Subject: Subscriptions and Tax
To the ICAEW President,
Imagine a world in which the Government suggested that a lawyer should be fined if their barrister lost a case. What would be the reaction of the Law Society?
Now, we have a Government proposal for something similar for the accountancy profession. It says (see 5 December – Sanctions and Tax Deterrents) that Government policy is to reduce the size of the tax advice ‘industry’, by threatening fines on ICAEW Members, even where they were acting legally and honestly, with a side effect of deliberately adding mayhem to Professional Indemnity Insurance quotes.
I fear this would affect all members in practice. Some may say, “I do not advise on tax avoidance,” but the trouble is that tax avoidance is not properly defined in the proposed legislation. The scope is wide, with the Government proposing that the State should have the power to fine professionals for ‘enabling advice to be given’ [not just advising] on what amounts to any commercial transaction which involves tax. Advisors would not necessarily know for some years whether their conduct was “incorrect”, because it would apply if the State subsequently won relevant litigation. Then, suddenly, advice given in good faith may become a punishable offence. Work out the justice in that.
Why should ICAEW Members, taught to act ethically and responsibly, be fined and punished, for example, for simply referring a client to advice from a QC?
This brings us to a key question. Are the ICAEW going to protect members from penalties, which are unjust? I feel the initial response from the ICAEW is disappointing. Yes, the new HMRC document is better than the original consultative work, but they are still far too broad and wrong in principle. HMRC admit this particular policy is not targeted at the true purveyors of ‘tax avoidance’, but to impose sanctions on “enablers”. Why should bystanders be punished, because HMRC find it difficult to administer the tax system?
The Institute document also notes that HMRC has announced that they “Do not expect that members acting ‘wholly within the spirit’ of the standards contained within the recently-updated Professional Conduct in Relation to Taxation” would normally be affected by the enabler provisions. Well super! So you can hope [not guarantee, note] you may not get punished, if you act under Ethical Guidelines. I would hope that all Members would act under ethical guidelines. However, if I acted under such guidelines to give independent advice, I would “hope” that I would be backed by ICAEW in saying I had acted in a proper professional manner. I would not expect it to be second guessed by some State Official most likely without similar professional training to determine if they agreed I was in the “spirit” of such guidelines.
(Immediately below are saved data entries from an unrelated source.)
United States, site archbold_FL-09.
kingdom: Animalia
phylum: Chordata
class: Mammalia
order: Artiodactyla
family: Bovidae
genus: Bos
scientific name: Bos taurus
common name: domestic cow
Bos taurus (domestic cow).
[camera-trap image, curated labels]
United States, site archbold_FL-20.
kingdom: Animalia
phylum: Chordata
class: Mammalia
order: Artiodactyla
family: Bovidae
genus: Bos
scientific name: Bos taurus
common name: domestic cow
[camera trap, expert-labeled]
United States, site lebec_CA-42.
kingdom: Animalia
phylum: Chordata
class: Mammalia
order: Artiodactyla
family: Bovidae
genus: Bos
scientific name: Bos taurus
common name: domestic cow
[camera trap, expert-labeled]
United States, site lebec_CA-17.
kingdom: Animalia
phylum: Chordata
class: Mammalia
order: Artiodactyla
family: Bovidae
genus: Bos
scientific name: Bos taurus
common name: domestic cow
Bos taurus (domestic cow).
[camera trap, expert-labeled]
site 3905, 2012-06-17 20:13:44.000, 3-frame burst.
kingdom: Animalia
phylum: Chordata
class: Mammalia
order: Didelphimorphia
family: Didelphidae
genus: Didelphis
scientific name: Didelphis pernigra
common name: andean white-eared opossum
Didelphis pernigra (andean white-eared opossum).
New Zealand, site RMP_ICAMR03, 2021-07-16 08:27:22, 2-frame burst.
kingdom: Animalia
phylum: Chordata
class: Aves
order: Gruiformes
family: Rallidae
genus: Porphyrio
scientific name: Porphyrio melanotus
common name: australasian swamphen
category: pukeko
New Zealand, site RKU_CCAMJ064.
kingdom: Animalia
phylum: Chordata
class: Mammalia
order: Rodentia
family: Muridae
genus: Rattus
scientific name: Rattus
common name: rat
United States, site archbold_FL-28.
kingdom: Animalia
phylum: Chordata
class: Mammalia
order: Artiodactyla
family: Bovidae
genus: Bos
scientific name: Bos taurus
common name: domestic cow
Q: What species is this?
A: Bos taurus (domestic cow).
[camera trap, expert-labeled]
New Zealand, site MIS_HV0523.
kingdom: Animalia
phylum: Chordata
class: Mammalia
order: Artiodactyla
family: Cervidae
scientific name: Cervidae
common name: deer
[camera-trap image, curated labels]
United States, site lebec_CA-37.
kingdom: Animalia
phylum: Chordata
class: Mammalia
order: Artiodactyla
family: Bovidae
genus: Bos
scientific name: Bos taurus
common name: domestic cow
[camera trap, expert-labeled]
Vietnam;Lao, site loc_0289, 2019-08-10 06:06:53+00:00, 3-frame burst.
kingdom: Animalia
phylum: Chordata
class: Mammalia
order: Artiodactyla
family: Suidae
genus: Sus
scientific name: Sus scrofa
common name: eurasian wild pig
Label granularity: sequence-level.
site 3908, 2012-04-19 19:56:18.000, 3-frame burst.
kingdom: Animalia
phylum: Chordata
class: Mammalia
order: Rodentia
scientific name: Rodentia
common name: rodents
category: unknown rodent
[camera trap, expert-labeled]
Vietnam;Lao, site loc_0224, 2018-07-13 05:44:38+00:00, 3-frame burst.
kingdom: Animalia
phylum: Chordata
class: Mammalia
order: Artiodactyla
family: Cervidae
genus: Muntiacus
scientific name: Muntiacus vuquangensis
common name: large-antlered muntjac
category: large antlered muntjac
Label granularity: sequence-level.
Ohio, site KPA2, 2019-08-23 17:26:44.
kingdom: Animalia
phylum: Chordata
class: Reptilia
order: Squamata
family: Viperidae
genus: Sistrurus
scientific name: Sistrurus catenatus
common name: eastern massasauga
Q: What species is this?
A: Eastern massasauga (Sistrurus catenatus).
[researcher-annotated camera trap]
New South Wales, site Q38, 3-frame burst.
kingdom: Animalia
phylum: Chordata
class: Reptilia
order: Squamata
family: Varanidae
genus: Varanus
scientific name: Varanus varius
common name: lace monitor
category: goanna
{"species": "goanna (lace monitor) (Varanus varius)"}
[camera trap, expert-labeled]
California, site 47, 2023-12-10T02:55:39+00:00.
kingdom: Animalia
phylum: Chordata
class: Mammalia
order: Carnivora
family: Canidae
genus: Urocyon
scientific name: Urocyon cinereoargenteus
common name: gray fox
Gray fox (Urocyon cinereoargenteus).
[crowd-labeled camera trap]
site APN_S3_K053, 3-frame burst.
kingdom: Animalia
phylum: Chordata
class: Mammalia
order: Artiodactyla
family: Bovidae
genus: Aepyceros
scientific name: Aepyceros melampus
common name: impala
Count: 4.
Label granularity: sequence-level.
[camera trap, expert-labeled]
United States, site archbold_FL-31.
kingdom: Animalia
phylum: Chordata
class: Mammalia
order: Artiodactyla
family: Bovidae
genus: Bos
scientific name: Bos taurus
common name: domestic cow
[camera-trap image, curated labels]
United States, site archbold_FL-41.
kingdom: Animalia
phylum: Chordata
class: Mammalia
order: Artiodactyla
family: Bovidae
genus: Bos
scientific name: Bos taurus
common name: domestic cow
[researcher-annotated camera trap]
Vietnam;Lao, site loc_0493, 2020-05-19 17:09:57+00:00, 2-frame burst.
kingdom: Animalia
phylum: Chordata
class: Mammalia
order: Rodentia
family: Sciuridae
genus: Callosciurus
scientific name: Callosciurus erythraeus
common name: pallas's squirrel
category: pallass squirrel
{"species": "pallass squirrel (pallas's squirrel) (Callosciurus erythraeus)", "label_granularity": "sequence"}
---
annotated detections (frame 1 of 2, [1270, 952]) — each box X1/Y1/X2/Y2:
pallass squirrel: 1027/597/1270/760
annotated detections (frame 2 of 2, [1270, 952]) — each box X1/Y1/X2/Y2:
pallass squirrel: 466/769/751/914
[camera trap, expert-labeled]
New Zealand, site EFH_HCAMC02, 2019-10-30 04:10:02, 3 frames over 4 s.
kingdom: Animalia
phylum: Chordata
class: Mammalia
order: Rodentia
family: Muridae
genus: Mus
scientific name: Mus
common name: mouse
I totally agree HMRC should be properly resourced to review the system they have to work with, with an efficient, trained and motivated staff, but then it must have a parallel, independent appeals system. It is the way of Dictators to “improve” an appeals system by persecuting appellants and their advisors. It should not be a route a UK Government aspires to, however “efficient” it seems to have no-one disagree with the State. Maybe the policy is designed to help in “Making Tax Digital”? If “enablers” of independent advice have been eliminated and if incorrectly arguing with an official means a fine, then surely 99.9% of the population will agree their tax assessment is correct, probably even if the Government computer “proves” it was 117.5% of them.
I worked hard to get my qualifications as an FCA. It has been something I have been proud of. Thanks to Government propaganda, it now feels like I am one step down from a shoplifter.
I believe such propaganda is lazy, because it suggests the problems in the tax system are down to ‘Accountants – and other such slimy creatures’. I could suggest other causes? HMRC staff and administrative cuts, poor policy co-ordination, vast systems and culture changes at HMRC which do not seem to have worked? Perhaps even a level of competence at Government level which drafts a referendum bill which then needs to go to the Supreme Court to determine whether Parliament meant “Yes or No”, or were only joshing? The Institute should point this out to the Press, rather than kow-towing to Press oversimplification because accountants seem ‘easy meat’.
ICAEW, please stand up for your Members. You want our subs. You should protect all of us, even if that means telling the Government they are wrong.